Your phone knows where you are. Local reviewing services like Yelp increasingly know what you like, and also what’s good. Combine all those things together, and you have personally relevant, location-based services delivered to your mobile, making it the most indispensable of personal assistants.
Teens are more receptive to mobile marketing.
As much as it’s easy to make fun of the NBA’s spammy mobile marketing practices, the digital generation uses their phone in a very different way than their parents, and are much more receptive to brand interaction on their phone than you might think.

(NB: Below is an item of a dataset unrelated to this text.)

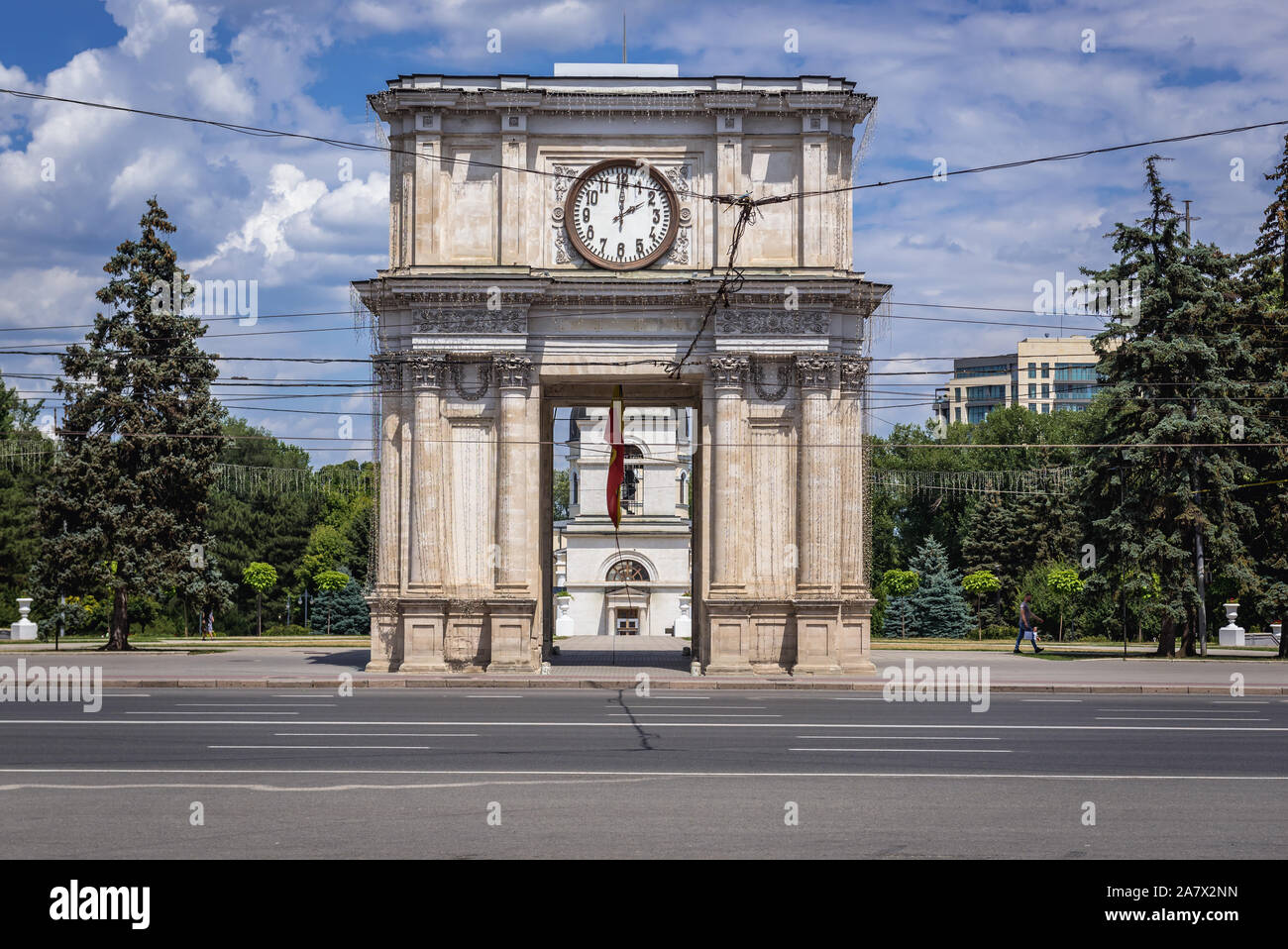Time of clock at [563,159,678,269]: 2:00
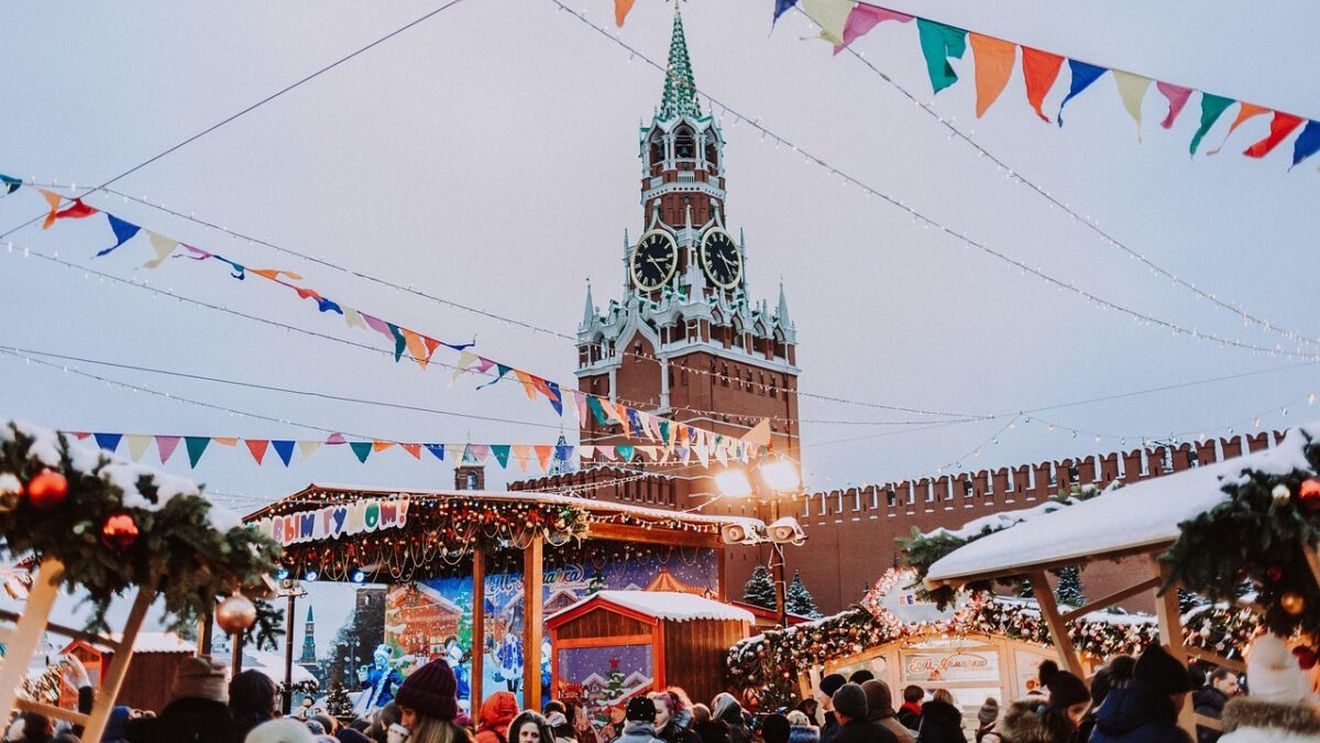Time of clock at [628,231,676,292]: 3:23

That recent LA Times article was filled with interesting stats and anecdotes about teens’ receptivity to marketing messages on mobile phones. Besides high-click through and low unsubscribe rates, teens are twice as likely than adults to trust and be receptive to advertising messages via their mobile. This from the generation that is supposed to be the most cynical of advertising than any before it.
But beyond advertising, which could simply be in the novelty stage and may well end up being a victim of the same banner blindness that exists on the web, the LA Times points out that teens are actively opting-in to receive fashion tips from brands like Seventeen and purchasing and distributing multimedia prom invites from Cosmo Girl. They are turning to the same familiar offline brands to provide both regular, snack-size info and custom entertainment designed to be forwarded to friends.
It’s early adopter behaviour, but it’s a clear example of the role brands can play.
The Year of the Mobile Web?
So is it finally time to push headlong into mobile marketing, whether via traditional advertising or creating content or applications?
As many marketers have learned from ill-considered and woeful attempts at marketing in Second Life or Facebook, just because something is hyped and shiny does not mean it’s the right platform for your brand, and doesn’t mean you don’t need a clear strategy based around who you want to engage with and for what purpose.
That said, the mobile web is no fad, and is certainly no Second Life. We’re talking about a device that is more common than people in many countries, and is carried around at all times. If the phone is to become one of the key information and entertainment hubs of the next generation, the opportunity for brands to be the ones providing content and services to a mass audience on an opt-in basis is a huge one.
It’s never advisable to rush blindly in, especially in an industry plagued by standardization issues and geographically wildly varying levels of user sophistication. However, it’s definitely time to start looking hard at your brand’s mobile strategy, and to start planning for a day in the near future when mobile is no longer an “experimental” budget line item and instead a key component of your consumers’ overall brand experience.